SELECTED EXTRACT:
Extremely poor polyfit, what am I doing wrong?

Question

I have a dataset with me: http://pastebin.com/YZArky1j, which I am trying to polyfit. This is what I used to perform the polyfit:

x = [i[0] for i in data] # Get all x co-ordinates
y = [i[1] for i in data] # Get all y co-ordinates

coeff = polyfit(x, y, 5)

I am using the polyfit function from numpy: http://docs.scipy.org/doc/numpy/reference/generated/numpy.polyfit.html

The coefficients I get are: $$ -2.84904034523 \times 10^{15} \\ 2.46136213423 \times 10^{11} \\ 8.66716249115 \times 10^{6} \\ -5.3534845897 \times 10^{2} \\ -0.577304577155 \times 10^{-1} \\ 2.54464720615 \times 10^{-6} \\ $$

The plot of the polynomial with the plot of data looks like:

Here, red is the polynomial function and the blue is a plot of the data. So far, it is looking really good. This data is actually the prize pool of a gaming tournament v/s the day from when it started. So, when I try to project as to how it would look when the tournament actually starts (and there will be no more increase to the prize pool), I get a ridiculous number: $498,527,857.5$. This absolutely cannot be the case since the pool right now is around 6 million, there is no way that in two months it will reach 400 million+ in the remaining 2 months, especially as a look at the graph tells us that the rate of rate of growth is decreasing.

GOAL:
In the polyfit question, condense the paragraph that begins "Here, red is the polynomial function" into a short bulleted list that keeps its main facts.

SOURCE DATA:

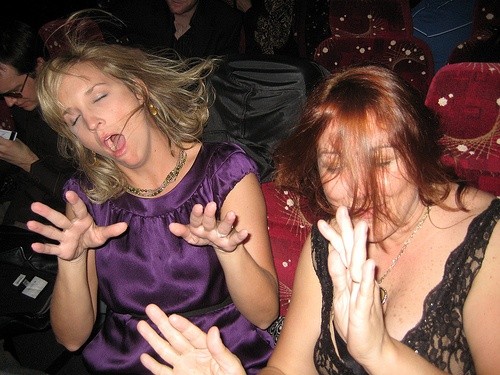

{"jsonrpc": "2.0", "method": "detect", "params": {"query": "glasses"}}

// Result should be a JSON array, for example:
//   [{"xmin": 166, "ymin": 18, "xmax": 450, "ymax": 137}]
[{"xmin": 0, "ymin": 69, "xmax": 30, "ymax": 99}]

REPLY TO THE EXERCISE:
- In the plot, red is the polynomial function and blue is the data, and so far the fit looks very good.
- The data is a gaming tournament's prize pool plotted against the day since it began.
- Projecting the pool to the tournament's start, when it will stop growing, gives an absurd $498,527,857.5.
- That cannot be right: the pool is now around 6 million and cannot pass 400 million in the remaining two months, especially since the graph shows its rate of growth is slowing.